出題課題 1
本文に名前が出てくるレーベルを、もれなく挙げてください。
出題課題 2
本文に基づいて、次の問いに答えてください。
(a) ドイツのPAMがポリ=リトゥモをリイシューしたのは何年ですか。
(b) アナログ・アフリカがリリースした単独復刻作は何作ですか。
(c) トップ・ショウビズから10枚組の後に出たリイシューは何枚組ですか。
出題課題 3
本文の「フローランが監修した、オート・ヴォルタの70年代録音3枚組CD写真集に」から「そこまで復刻する価値があるのかなあと思っていたのも、正直なところ。」までを、両端の語句も含めてそのまま書き写してください。

おそれいりました、フローラン・マッツォレーニ。
今度はベニンの老舗楽団ポリ=リトモの新作を手がけましたよ。
フローランが監修した、オート・ヴォルタの70年代録音3枚組CD写真集に
感服していたばかりだったんですけれど、リイシューだけでなく新作まで、
いまや西アフリカはフローランの独壇場ですね。
ベニンのT・P・オルケストル・ポリ=リトゥモといえば、
03年にドイツのPAMがリイシューしたのを皮切りに、
サミー・ベン・レジェブのアナログ・アフリカが執念ともいえるこだわりで、
限定リリースのファースト・アルバムを含む4作の単独復刻作をリリースしましたね。
ほかにも、ベニンやトーゴのアフロ・ファンクのコンピレーションにも、必ず選曲されていて、
そこまで復刻する価値があるのかなあと思っていたのも、正直なところ。
しかし、そんなヨーロッパでの再評価が現地にも飛び火したのか、
ベニンのトップ・ショウビズから10枚組というすさまじいリイシューが出て、
http://bunboni58.blog.so-net.ne.jp/2010-12-04
その後同レーベルから、さらにヴォリューム・アップした17枚組が出たとのこと。
http://elsurrecords.com/2016/11/07/le-tout-puissant-orchestre-poly-rythmo-de-cotonou-madjafalao/
ここまでくると、さすがにフツーのアフリカン・ポップス・ファンには関係のない物件といえますが、
あらためてこれまでのリイシューを振り返ってみると、
このバンドの多様な音楽性をうまくダイジェストしたのは、サウンドウェイ盤の
“THE KINGS OF BENIN : URBAN GROOVE 1972-80” だったと思います。

提供資料

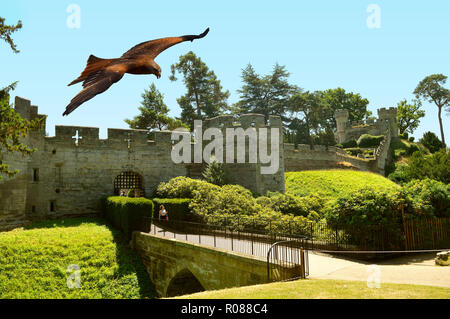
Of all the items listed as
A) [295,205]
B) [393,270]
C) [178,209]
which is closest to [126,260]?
[178,209]

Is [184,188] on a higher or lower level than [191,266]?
higher

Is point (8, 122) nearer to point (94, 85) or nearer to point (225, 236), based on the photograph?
point (225, 236)

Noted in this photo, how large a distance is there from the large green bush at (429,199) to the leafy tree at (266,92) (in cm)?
2805

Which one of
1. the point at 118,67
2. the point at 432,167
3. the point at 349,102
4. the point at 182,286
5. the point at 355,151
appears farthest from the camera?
the point at 349,102

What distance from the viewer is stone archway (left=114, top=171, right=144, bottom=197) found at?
22.3 metres

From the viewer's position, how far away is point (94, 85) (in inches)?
114

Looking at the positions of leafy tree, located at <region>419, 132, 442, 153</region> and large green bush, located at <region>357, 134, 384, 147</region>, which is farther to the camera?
leafy tree, located at <region>419, 132, 442, 153</region>

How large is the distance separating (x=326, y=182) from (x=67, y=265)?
913 inches

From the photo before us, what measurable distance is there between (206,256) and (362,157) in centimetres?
3634

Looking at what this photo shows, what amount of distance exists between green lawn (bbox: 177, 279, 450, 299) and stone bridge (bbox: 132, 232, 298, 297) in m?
1.29

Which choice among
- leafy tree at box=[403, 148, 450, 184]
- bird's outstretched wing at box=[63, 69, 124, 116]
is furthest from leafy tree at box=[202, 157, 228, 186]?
bird's outstretched wing at box=[63, 69, 124, 116]

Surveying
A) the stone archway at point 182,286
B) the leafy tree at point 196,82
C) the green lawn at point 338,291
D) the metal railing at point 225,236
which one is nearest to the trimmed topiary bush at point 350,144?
the leafy tree at point 196,82

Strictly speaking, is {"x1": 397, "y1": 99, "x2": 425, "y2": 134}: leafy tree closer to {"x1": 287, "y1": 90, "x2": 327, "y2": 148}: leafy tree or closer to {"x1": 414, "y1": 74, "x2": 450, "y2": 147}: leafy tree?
{"x1": 414, "y1": 74, "x2": 450, "y2": 147}: leafy tree

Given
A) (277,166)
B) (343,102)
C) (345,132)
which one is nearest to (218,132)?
(277,166)
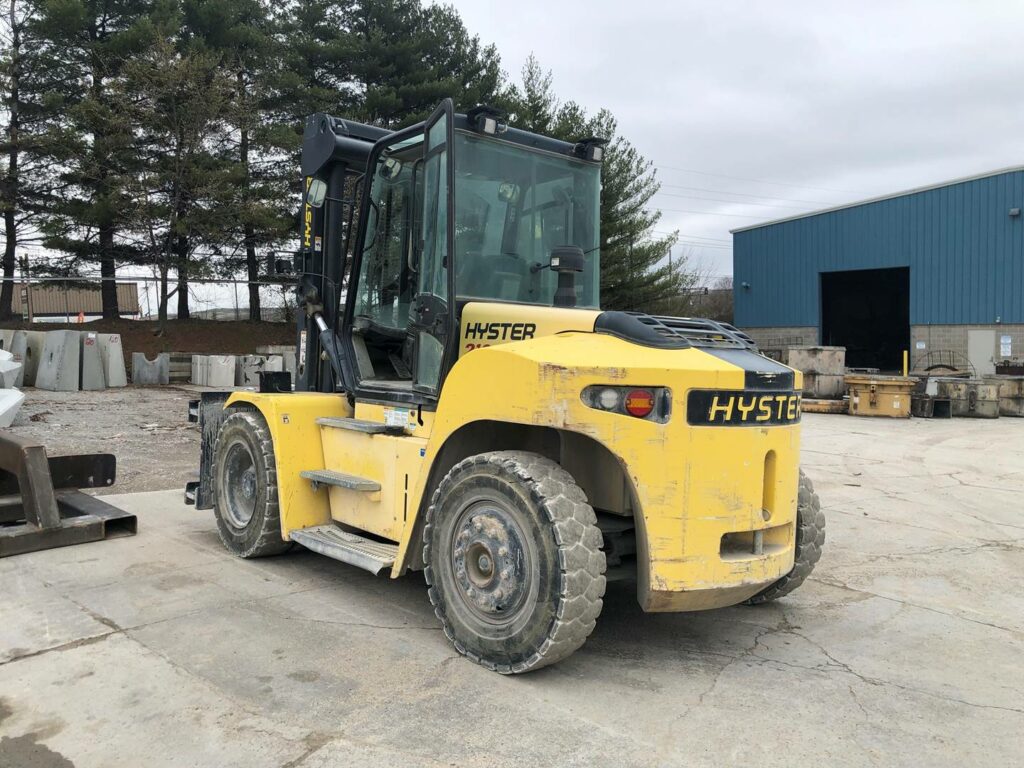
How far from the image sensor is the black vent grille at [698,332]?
426 centimetres

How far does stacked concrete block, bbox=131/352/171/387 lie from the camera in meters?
19.3

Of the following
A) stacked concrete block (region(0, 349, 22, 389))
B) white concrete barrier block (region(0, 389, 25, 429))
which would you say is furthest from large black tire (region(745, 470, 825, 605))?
stacked concrete block (region(0, 349, 22, 389))

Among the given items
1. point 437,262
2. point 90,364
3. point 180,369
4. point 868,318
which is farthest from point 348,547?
point 868,318

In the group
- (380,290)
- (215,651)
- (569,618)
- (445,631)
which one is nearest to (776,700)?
(569,618)

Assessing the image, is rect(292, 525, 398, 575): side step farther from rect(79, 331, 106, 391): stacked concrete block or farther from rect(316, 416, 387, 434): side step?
rect(79, 331, 106, 391): stacked concrete block

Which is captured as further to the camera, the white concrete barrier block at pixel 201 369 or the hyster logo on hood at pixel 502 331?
the white concrete barrier block at pixel 201 369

課題の解答 1
PAM、アナログ・アフリカ、トップ・ショウビズ、サウンドウェイ

課題の解答 2
(a) 03年
(b) 4作
(c) 17枚組

課題の解答 3
フローランが監修した、オート・ヴォルタの70年代録音3枚組CD写真集に
感服していたばかりだったんですけれど、リイシューだけでなく新作まで、
いまや西アフリカはフローランの独壇場ですね。
ベニンのT・P・オルケストル・ポリ=リトゥモといえば、
03年にドイツのPAMがリイシューしたのを皮切りに、
サミー・ベン・レジェブのアナログ・アフリカが執念ともいえるこだわりで、
限定リリースのファースト・アルバムを含む4作の単独復刻作をリリースしましたね。
ほかにも、ベニンやトーゴのアフロ・ファンクのコンピレーションにも、必ず選曲されていて、
そこまで復刻する価値があるのかなあと思っていたのも、正直なところ。